-- START Excerpt to read --

One concern expressed about coordination was the perceived barrier of insurance/liability potential. Developments in rural coordination include establishment of one call services, statewide coordinated planning, and integration of transit and alternative modes into transportation planning. In terms of livability, these states are examining rural connectivity to cities and reinvigoration of downtowns.

A recent Government Accountability Office report, Rural Homelessness: Better Collaboration by HHS and HUD Could Improve Delivery of Services in Rural Areas suggests, though does not explicitly state, that smart growth and livability would greatly help poor and homeless rural populations. They not only have limited housing choices, but they lack transportation to connect to services and jobs. While this is not the only problem, the lack of connectivity over the long distances involved needlessly complicates life for struggling populations.

-- END Excerpt to read --
-- START Collected material --

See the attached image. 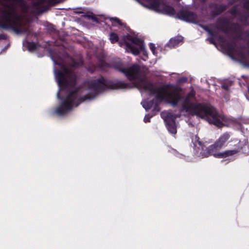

-- END Collected material --

## Given task 1
In the rural transportation passage, what concern was raised about coordination?
## Given task 2
List every development in rural coordination that the rural transportation passage names.
## Given task 3
Repeat the stretch of the rural transportation passage from "One concern expressed" through "reinvigoration of downtowns.".
The data is separate from the rural transportation passage.

## Final result 1
The perceived barrier of insurance/liability potential.

## Final result 2
- Establishment of one call services
- Statewide coordinated planning
- Integration of transit and alternative modes into transportation planning

## Final result 3
One concern expressed about coordination was the perceived barrier of insurance/liability potential. Developments in rural coordination include establishment of one call services, statewide coordinated planning, and integration of transit and alternative modes into transportation planning. In terms of livability, these states are examining rural connectivity to cities and reinvigoration of downtowns.